Objective: To investigate the influence of inhibiting expression of polyamine-modulated factor (PMF-1) on the antitumor effect of glucocorticoid dexamethasone (DEX) in human cervical cancer Caski cells. Methods: siRNAs which target human PMF-1 gene were designed and synthesized, and their effect on the expression of PMF-1 in Caski cells was evaluated by Western blotting. The PMF-1 down-regulated and control Caski cells were treated with DEX, and then the affect of PMF-1 down regulation on the sensitivity of the tumor cells to DEX was analyzed. MTT method was used to detect cell proliferation, flow cytometry was used to analyze cell cycle, Western blotting method was used to evaluate expression level of glucocorticoids receptor (GR), and HPLC was used to analyze intracellular polyamine content.
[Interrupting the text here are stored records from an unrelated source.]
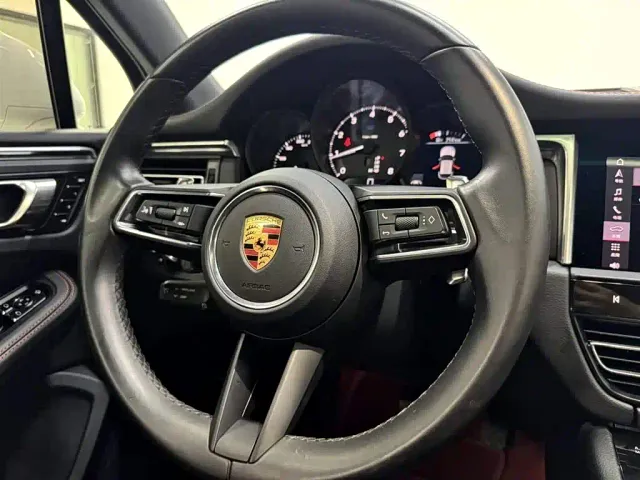 Porsche Macan — Фото автомобиля 13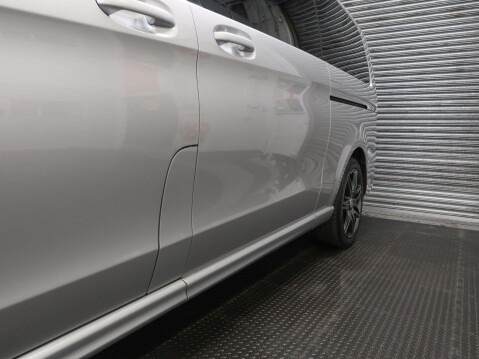 Mercedes-Benz V Class 2.0 V300d AMG Line G-Tronic+ Euro 6 (s/s) 5dr XLWB 98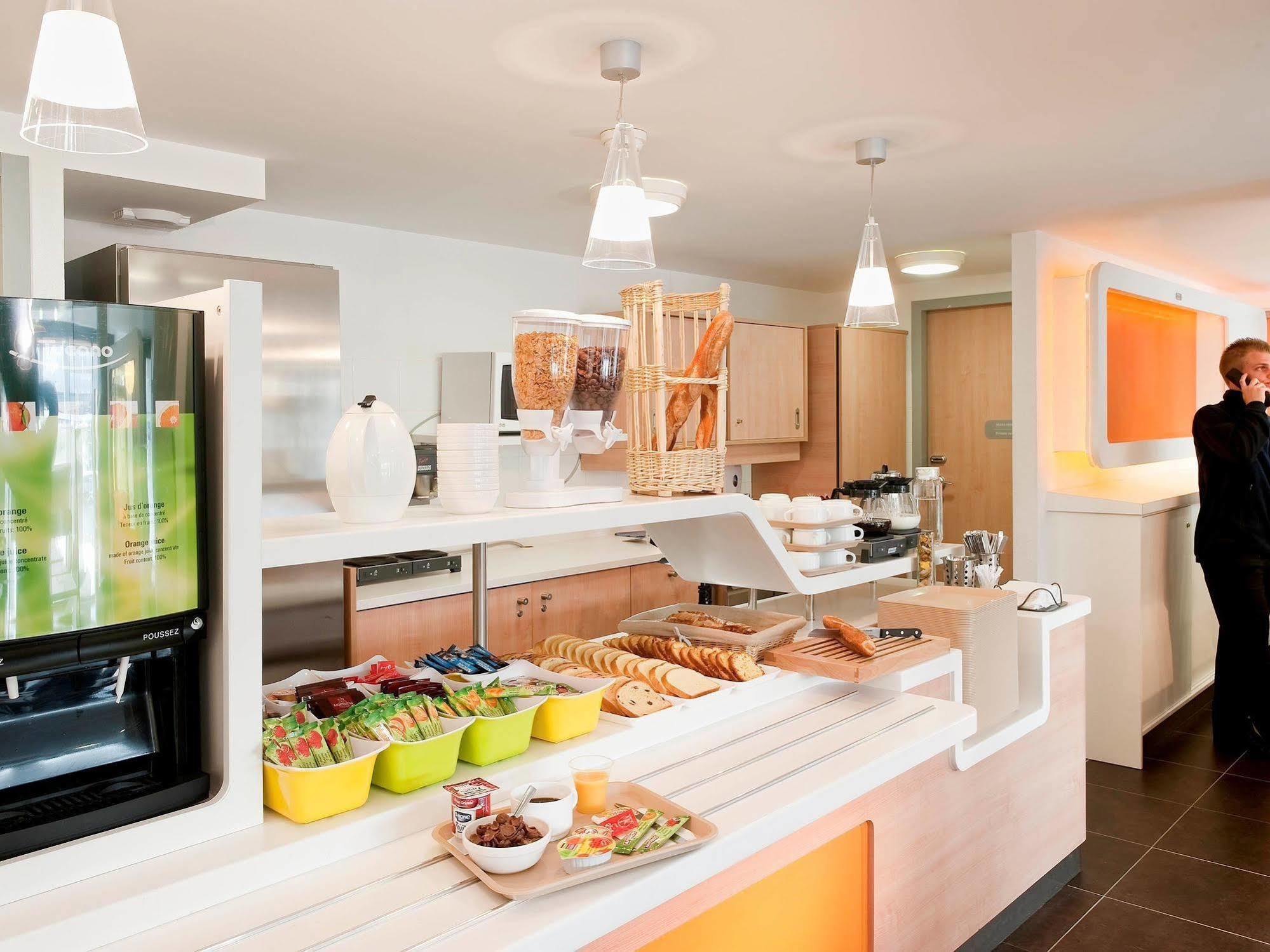 Hotel Ibis Budget Lyon Sud Saint-Fons A7 Exteriör bild
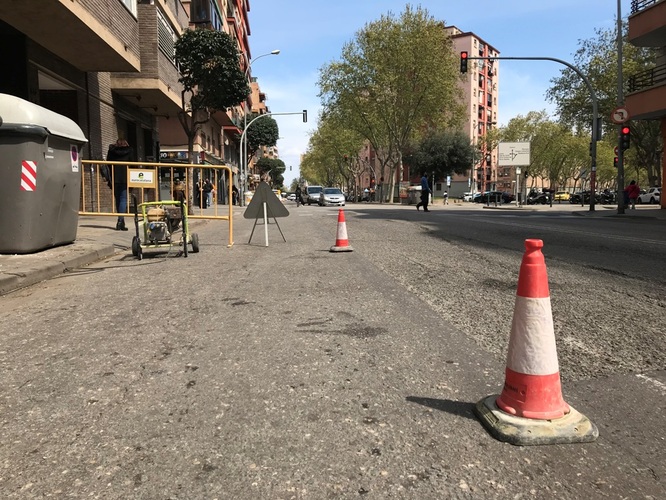 Comencen els treballs per a la remodelació de l’avinguda d’Alfons XIII que tindrà voreres més amples, nou paviment i un carril bici de doble sentit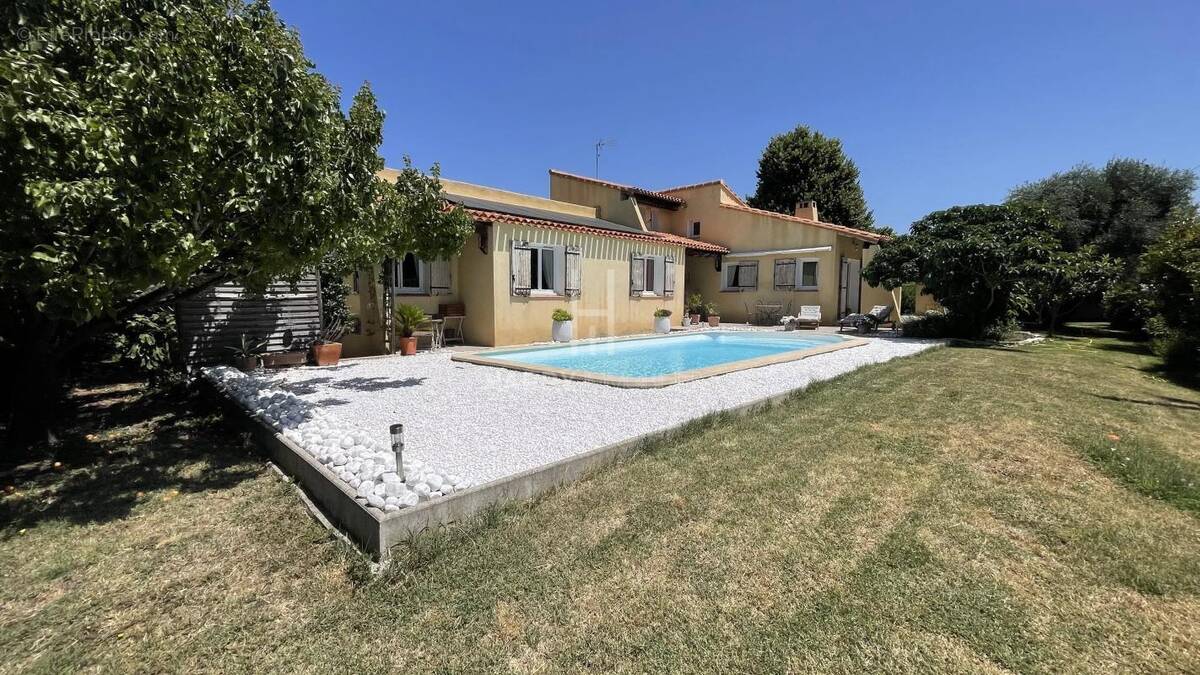 Maison à MOURIES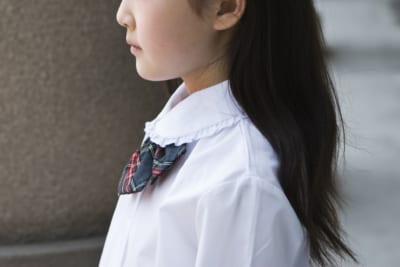 女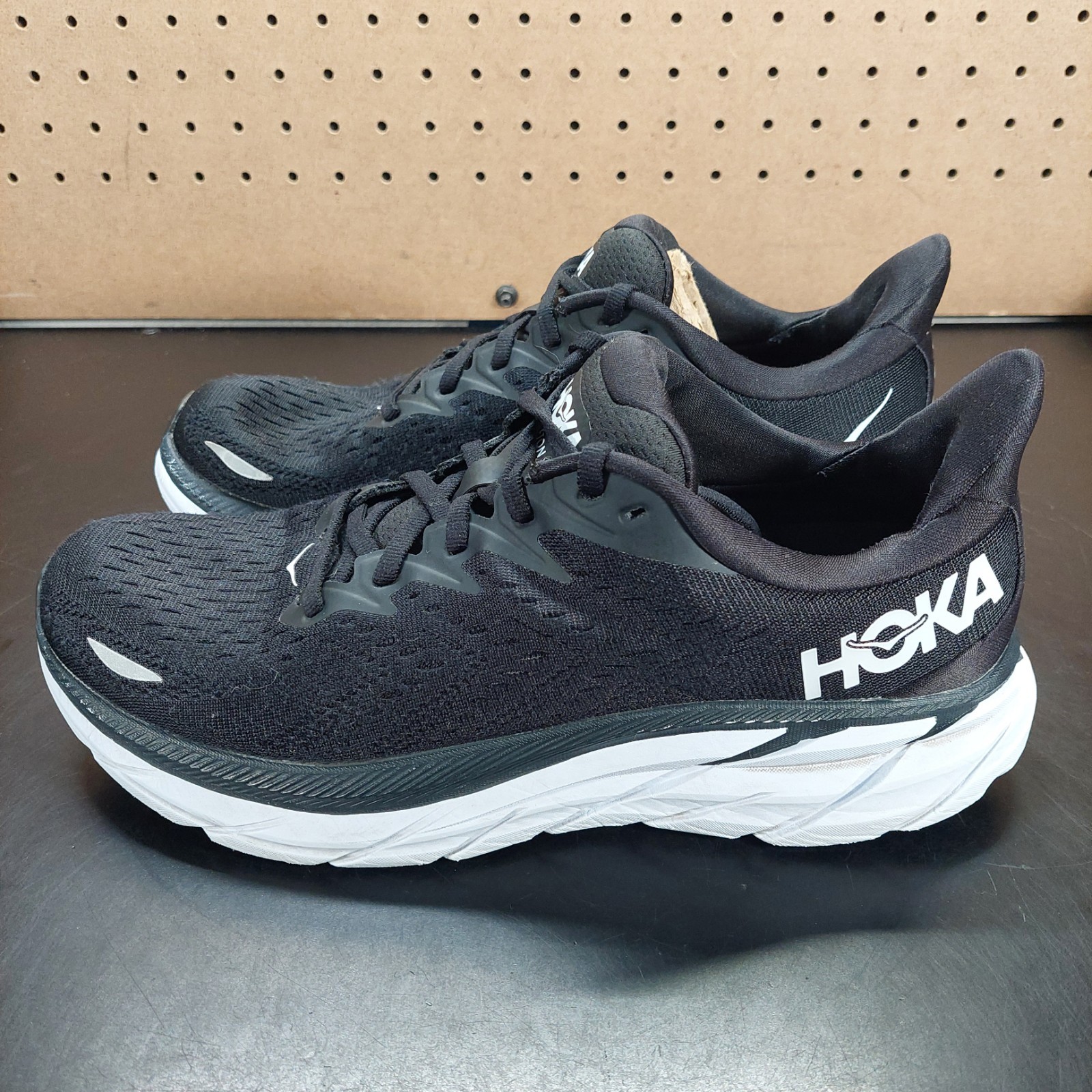 Hoka Clifton 8 Women's Running Shoe Size 9B Black And White thumbnail 3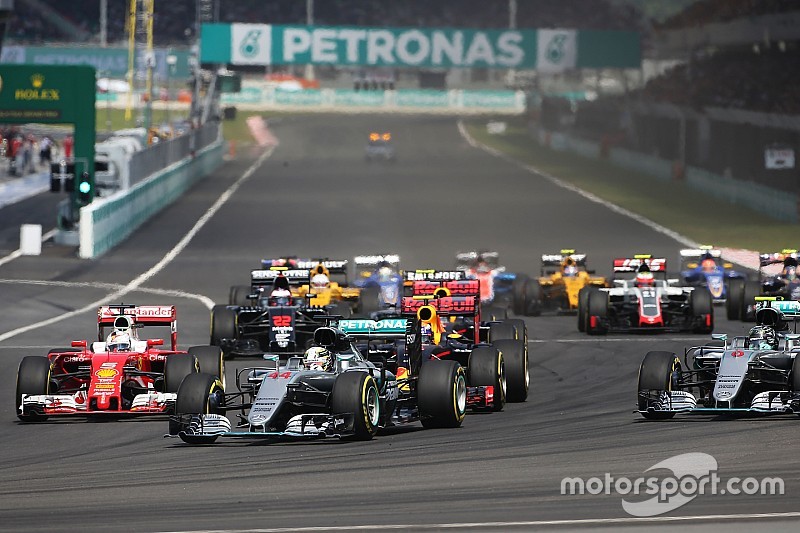 Verstappen critica la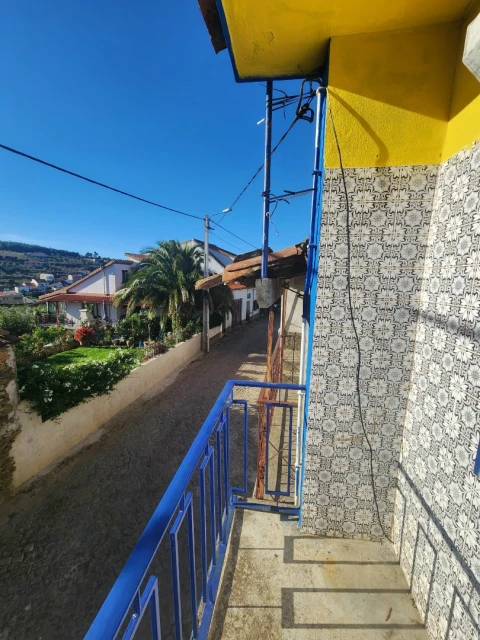 Moradia T3 para Venda em Brunhoso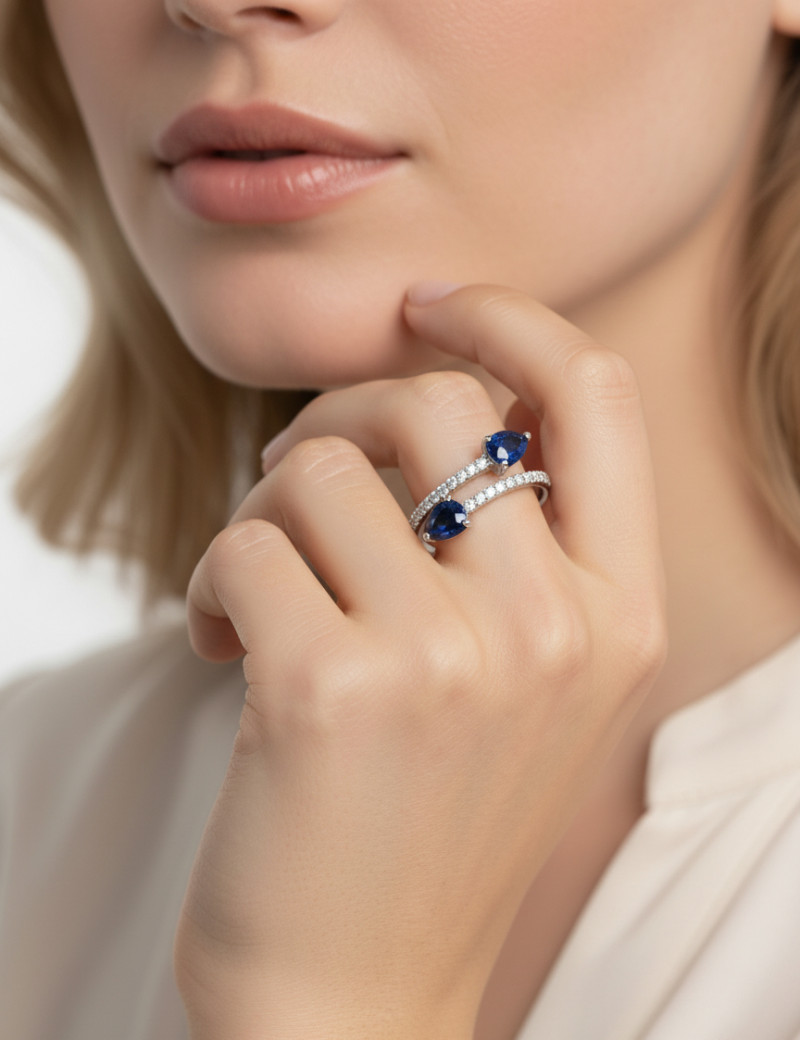 Toi Et Moi: Anillo de dos Zafiros Pera y Diamantes en Oro Blanco 18k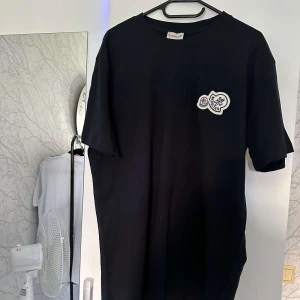 Moncl tshirt  - Moncl tshirt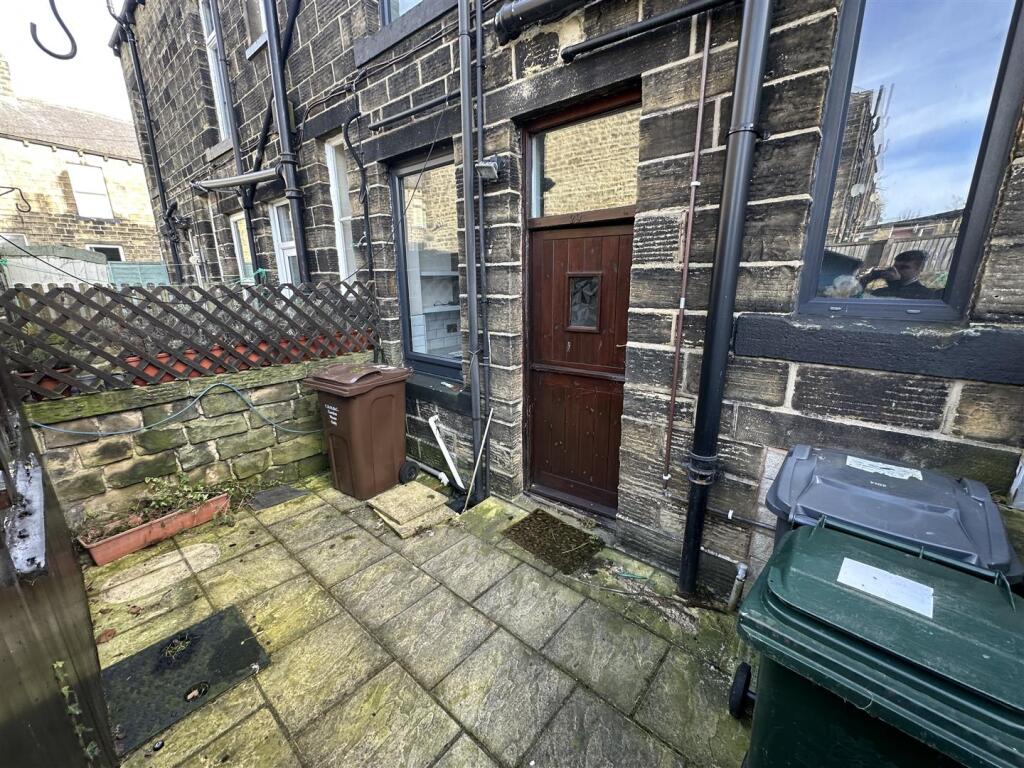 Rear Courtyard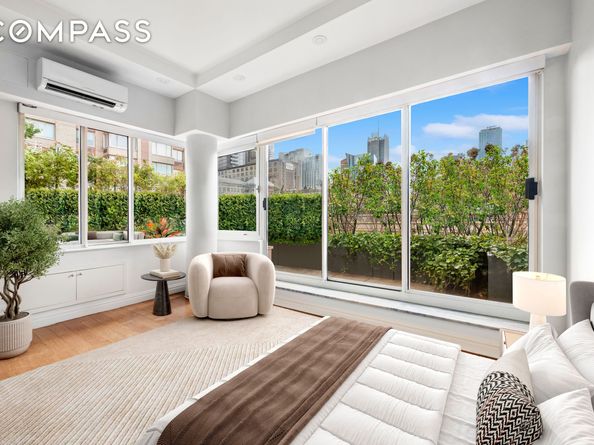 393 West 49th Street 5NN, New York NY 10019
Results: The transient transfection of Caski cells with siRNAwhich targets PMF-1 gene can significantly reduce the expression level of PMF-1 protein. Compared with the control cells, treating PMF-1 down-regulated Caski cells with DEX can more effectively inhibit cell proliferation（P<0.01), up regulate GR expression, arrest cell cycle at G2 stage（P<0.01), and also significantly reduce intracellular polyamine level（P<0.01). Conclusion：Inhibiting PMF-1 expression can enhance antitumor pharmacological activity of DEX against human cervical cancer cells, and the underlying mechanism may be related with enhanced cell cycle inhibition and decreased intracellular polyamine level.